* Your tasks
1 > In the vacation notes, who had winterized the trailer where the family stays?
2 > Decide whether each statement agrees with the vacation notes, giving yes or no and quoting the deciding words: (a) The family left the house at the time they had originally planned. (b) The propane stove in the basement had been left behind by the writer's cousin. (c) The phone alarm rang for ten minutes before it stopped.
3 > Extend the vacation notes with a few more paragraphs, picking up after the final sentence about the father's comments from the passenger seat.

Wednesday, July 11, 2012

Vacation Notes

After leaving the house two hours later than we’d originally planned, we managed to get to my folks’ place at a decent hour. Typical for us, though. I say we’ll be hitting the road around six in the morning, and we can count on pulling out of the driveway at LEAST two hours later.

The trailer where we stay had been winterized by my mother, who is creative with ropes, a tarp, and heavy objects. Just when we thought we’d managed to free the tarp, we’d give it a yank only to discover another length of rope attached to something strange, like part of an old bed frame, an empty (but it wasn’t empty when she tied it there) water jug, some heavy unidentifiable farm equipment parts, and spare wheel from an old pickup truck.

Putting up the tent trailer in 90 degree weather is so much fun; it usually takes me two or three days to recover from the awesomeness that is involved.

But I found a percolator coffee pot in the basement, as well as the propane stove left behind by my cousin when he moved out. I collected my treasures and proceeded to delight my darling with non-instant coffee. Personally, I think it tastes like shit, but that’s because I have no idea how to make coffee on a propane stove. It’s very different.

We went to Ashland to have lunch at our favorite restaurant, then stop in at our favorite metaphysical store to ring the chakra bowls. Because parking is such a premium, they’re very sincere when they say “two-hour parking.” They will ticket your ass if you don’t move it in time, so I set the alarm on my new phone.

Two hours later, I am becoming increasingly annoyed by an irritating sound; a high-pitched ringing that just won’t stop. I can’t figure out where it is, but I keep wishing it would stop. We headed into our final shop and my mother asked how much time we had left. Imagine my horror to discover the noise was my phone alarm and I had no idea how to shut it the hell off. Most Minor Minion tried it, I tried it, and the guy behind the counter might have tried it if he hadn’t been laughing so hard he was almost in tears.

I don’t really know how it happened, but after ten minutes of constant ringing, the noise was stopped. To say I felt like a total derp would be an understatement.

My father is a passenger-seat driver. No matter what I’m doing, he’s going to make a comment, point out something obvious, or otherwise make it known that my abilities are falling far short of his expectations. He does the same thing to my mother and she tends to start shrieking at him, then the big argument will commence and things tend to get uncomfortable.

* Material
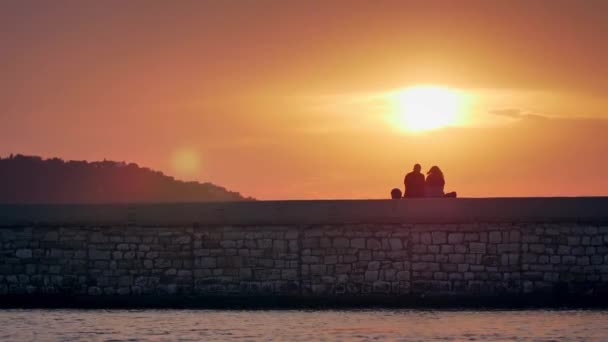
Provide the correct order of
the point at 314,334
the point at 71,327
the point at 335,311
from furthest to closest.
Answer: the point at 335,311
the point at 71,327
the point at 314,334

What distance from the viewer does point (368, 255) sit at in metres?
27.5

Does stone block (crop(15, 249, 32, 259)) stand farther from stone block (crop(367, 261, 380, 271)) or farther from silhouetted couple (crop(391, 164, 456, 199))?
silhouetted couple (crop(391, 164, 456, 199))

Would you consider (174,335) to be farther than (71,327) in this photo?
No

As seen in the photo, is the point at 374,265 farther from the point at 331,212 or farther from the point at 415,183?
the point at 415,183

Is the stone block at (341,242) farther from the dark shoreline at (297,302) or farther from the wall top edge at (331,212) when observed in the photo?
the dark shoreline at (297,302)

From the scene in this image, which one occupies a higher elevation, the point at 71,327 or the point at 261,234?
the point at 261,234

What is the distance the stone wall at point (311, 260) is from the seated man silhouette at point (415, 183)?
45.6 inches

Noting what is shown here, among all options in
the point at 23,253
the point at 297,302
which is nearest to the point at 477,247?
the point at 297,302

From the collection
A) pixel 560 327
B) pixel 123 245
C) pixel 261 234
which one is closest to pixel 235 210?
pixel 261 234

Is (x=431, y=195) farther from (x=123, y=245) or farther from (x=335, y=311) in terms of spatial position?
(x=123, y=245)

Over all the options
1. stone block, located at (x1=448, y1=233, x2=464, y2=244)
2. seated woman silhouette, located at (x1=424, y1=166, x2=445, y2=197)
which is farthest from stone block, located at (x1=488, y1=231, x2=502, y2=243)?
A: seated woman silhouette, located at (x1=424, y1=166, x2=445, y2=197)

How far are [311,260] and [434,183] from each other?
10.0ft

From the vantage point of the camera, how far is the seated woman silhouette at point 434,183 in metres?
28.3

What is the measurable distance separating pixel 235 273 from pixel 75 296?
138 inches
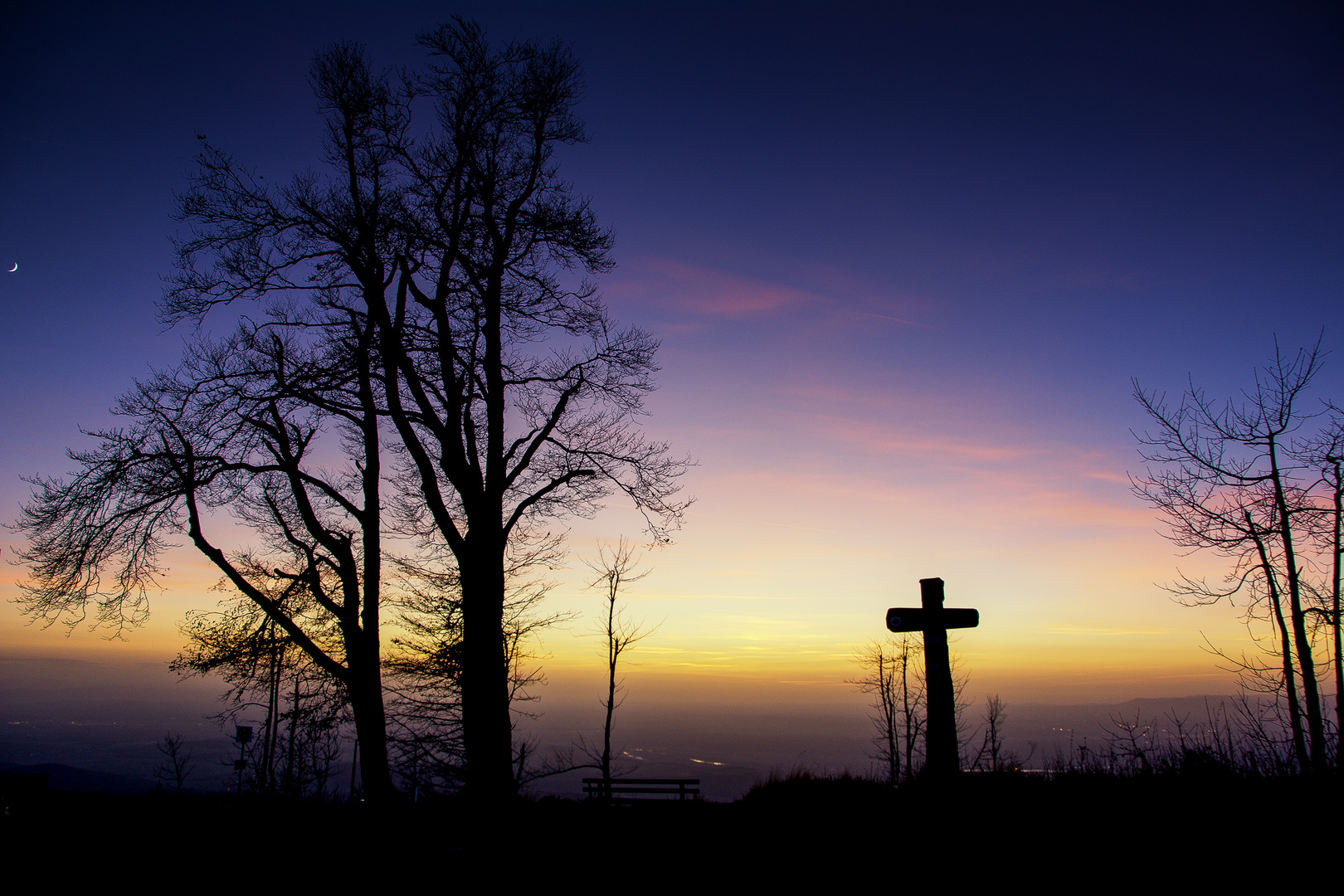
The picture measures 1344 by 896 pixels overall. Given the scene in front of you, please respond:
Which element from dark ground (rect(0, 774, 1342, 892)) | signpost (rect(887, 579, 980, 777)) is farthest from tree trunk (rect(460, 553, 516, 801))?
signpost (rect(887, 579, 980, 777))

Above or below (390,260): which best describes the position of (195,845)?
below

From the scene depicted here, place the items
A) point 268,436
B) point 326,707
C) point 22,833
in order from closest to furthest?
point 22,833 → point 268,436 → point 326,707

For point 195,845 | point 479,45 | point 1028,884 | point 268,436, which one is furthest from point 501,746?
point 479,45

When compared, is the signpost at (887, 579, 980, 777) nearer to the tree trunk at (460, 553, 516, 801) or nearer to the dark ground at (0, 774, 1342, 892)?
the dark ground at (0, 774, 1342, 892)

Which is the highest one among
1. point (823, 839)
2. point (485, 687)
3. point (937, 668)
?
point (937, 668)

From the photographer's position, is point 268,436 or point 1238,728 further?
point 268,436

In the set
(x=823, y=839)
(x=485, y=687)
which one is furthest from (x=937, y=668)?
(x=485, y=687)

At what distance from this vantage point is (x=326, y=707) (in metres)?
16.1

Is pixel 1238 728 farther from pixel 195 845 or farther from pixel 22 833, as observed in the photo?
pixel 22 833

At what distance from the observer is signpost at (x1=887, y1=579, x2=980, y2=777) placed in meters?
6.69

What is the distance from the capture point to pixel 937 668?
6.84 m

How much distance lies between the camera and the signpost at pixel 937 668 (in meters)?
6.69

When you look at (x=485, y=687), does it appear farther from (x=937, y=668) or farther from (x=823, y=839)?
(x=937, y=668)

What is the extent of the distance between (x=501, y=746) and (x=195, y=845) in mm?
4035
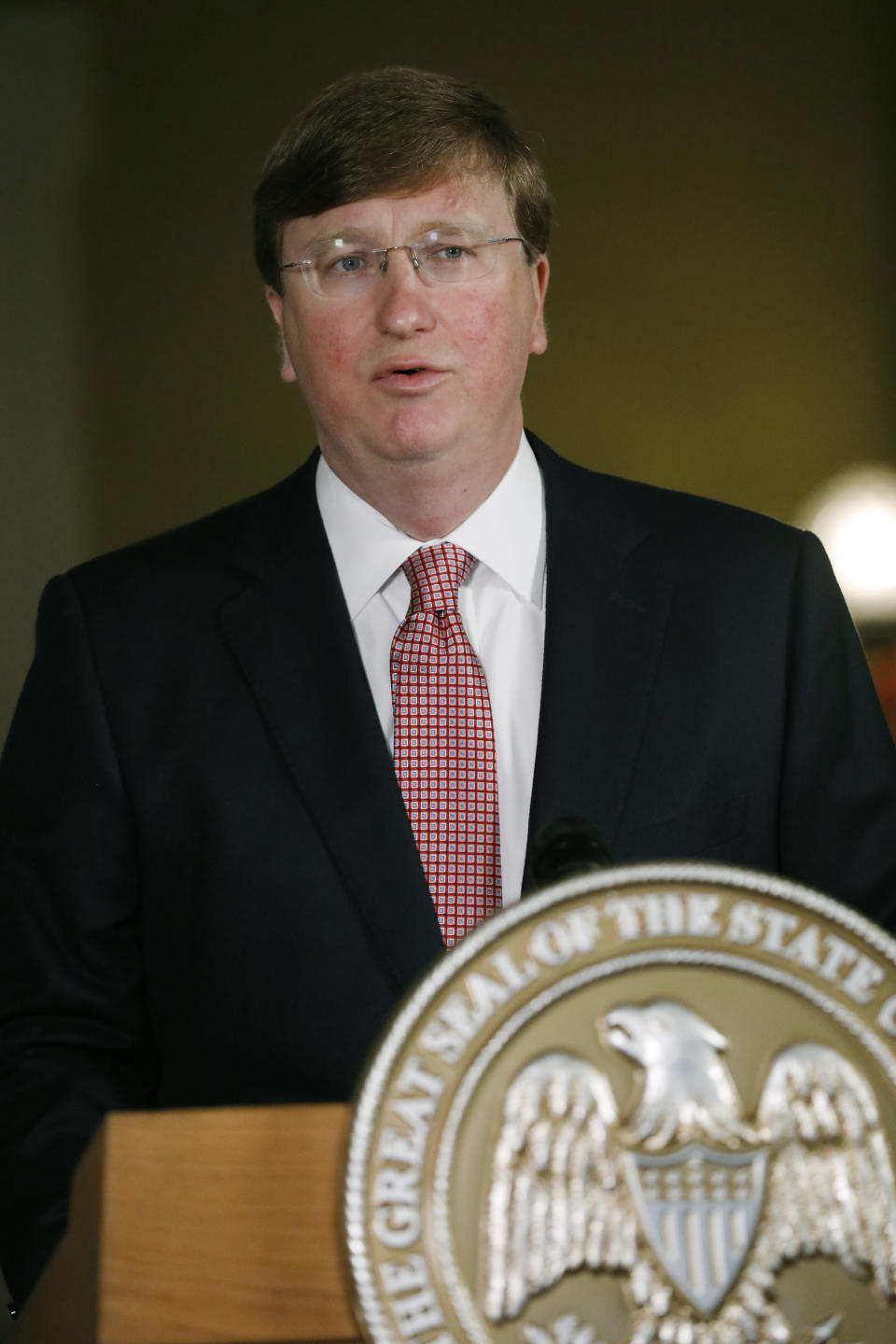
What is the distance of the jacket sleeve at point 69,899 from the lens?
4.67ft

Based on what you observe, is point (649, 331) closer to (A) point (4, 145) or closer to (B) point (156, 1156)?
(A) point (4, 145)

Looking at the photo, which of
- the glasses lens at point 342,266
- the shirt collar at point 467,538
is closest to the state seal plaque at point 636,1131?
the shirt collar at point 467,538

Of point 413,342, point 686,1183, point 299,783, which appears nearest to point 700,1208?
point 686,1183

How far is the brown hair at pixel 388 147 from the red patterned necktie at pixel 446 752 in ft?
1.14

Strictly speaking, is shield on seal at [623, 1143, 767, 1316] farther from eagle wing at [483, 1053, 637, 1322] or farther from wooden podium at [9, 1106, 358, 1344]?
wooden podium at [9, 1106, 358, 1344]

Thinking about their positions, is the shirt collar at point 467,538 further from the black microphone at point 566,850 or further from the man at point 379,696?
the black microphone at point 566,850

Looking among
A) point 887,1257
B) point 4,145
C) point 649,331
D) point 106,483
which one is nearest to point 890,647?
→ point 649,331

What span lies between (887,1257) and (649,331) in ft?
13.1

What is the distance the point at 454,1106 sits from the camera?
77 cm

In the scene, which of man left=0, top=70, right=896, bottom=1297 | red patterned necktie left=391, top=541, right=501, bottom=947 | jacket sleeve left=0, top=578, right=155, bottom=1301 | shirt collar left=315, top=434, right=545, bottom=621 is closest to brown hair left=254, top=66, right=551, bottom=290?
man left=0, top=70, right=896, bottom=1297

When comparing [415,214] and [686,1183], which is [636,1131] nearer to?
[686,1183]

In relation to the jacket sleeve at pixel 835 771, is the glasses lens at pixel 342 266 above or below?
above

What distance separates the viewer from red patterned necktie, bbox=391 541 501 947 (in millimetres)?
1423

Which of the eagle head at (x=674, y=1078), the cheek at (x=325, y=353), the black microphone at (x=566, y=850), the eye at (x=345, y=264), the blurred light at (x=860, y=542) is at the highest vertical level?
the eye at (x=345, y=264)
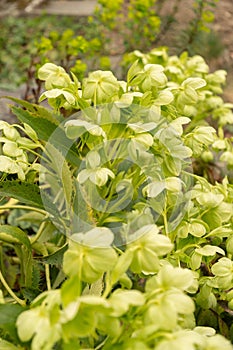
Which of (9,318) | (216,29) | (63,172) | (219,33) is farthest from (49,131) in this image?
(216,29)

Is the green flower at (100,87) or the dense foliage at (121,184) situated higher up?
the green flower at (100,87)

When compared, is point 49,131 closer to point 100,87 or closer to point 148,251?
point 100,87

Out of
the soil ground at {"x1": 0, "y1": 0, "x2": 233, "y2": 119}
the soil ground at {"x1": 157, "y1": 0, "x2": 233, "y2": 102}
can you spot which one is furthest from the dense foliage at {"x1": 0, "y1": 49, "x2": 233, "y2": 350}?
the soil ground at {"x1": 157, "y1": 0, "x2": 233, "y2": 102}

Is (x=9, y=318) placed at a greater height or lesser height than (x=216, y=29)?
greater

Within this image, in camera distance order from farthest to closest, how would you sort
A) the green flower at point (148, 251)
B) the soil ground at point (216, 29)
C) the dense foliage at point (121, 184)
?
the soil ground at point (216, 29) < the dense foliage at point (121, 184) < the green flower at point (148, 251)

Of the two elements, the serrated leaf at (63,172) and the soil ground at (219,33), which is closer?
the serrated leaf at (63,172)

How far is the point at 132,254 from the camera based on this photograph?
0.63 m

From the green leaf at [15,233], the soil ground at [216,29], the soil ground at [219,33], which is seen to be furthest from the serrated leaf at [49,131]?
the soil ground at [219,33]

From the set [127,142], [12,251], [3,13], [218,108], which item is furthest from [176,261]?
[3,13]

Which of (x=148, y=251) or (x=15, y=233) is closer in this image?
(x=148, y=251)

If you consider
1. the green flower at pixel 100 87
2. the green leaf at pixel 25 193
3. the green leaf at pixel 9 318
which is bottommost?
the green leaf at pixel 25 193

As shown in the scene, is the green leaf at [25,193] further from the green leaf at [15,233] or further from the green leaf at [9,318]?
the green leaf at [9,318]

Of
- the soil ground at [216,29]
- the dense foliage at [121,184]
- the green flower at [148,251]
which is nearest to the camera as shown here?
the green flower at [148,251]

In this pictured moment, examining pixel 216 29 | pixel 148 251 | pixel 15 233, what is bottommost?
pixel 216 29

* Answers for the exercise
1 > The writer's mother winterized it.

2 >
(a) No: "After leaving the house two hours later than we’d originally planned"
(b) Yes: "the propane stove left behind by my cousin when he moved out"
(c) Yes: "after ten minutes of constant ringing, the noise was stopped"

3 >
I, however, sass him. I threaten to break his pointer finger if he starts waving the damn thing around. Then he muttered something about the speed limit and that I was going a little too fast (I was coasting to charge the battery in my hybrid, so I was slowing down, thank you), and I threatened to get a squirt bottle and use it every time he got out of line. Then he started playing with the controls for the window. Mind you, they are a little confusing: if you press down too hard, the window goes all the way down, and if you pull up too hard, it goes all the way up. There is a way to get it exactly where you want it, but it takes a gentle touch, which is not something of which my father can boast.

Down window, up window, down window. “What the hell?” my father wondered.
“Don’t play with the window controls, Pop. That’s what you always told me when I was young.”
Up window, down window… “What are you doing?”
“I don’t know.” Up window.
I hit the window lock button, which flummoxed him even more. We rode in air-conditioned silence the last few blocks to the restaurant. When we got to the parking lot, the finger waving and advice giving commenced and I had to threaten to stop at the store and pick up a water bottle again.
“Pop, I actually know how to find good parking, and since I can use your card, we’re pretty much guaranteed a good spot.” I got the best one in the lot despite the great amount of pointing going on toward another spot one aisle over that wasn’t nearly as close.

As we helped him toward the restaurant, my mother said I was going too fast. Pop looked up at me and said, “My nickname is Creepy.”
“Yeah, Pop, but it has nothing to do with how slow you are.”
My mother thought that was hilarious.

Back at their place, we sat outside in the 90 degree weather while a warm wind coiled itself around us. The Earth is warm on our feet and the birds punctuate our conversation with their calls and songs. We stay out as long as possible, before being driven inside by the mosquitoes.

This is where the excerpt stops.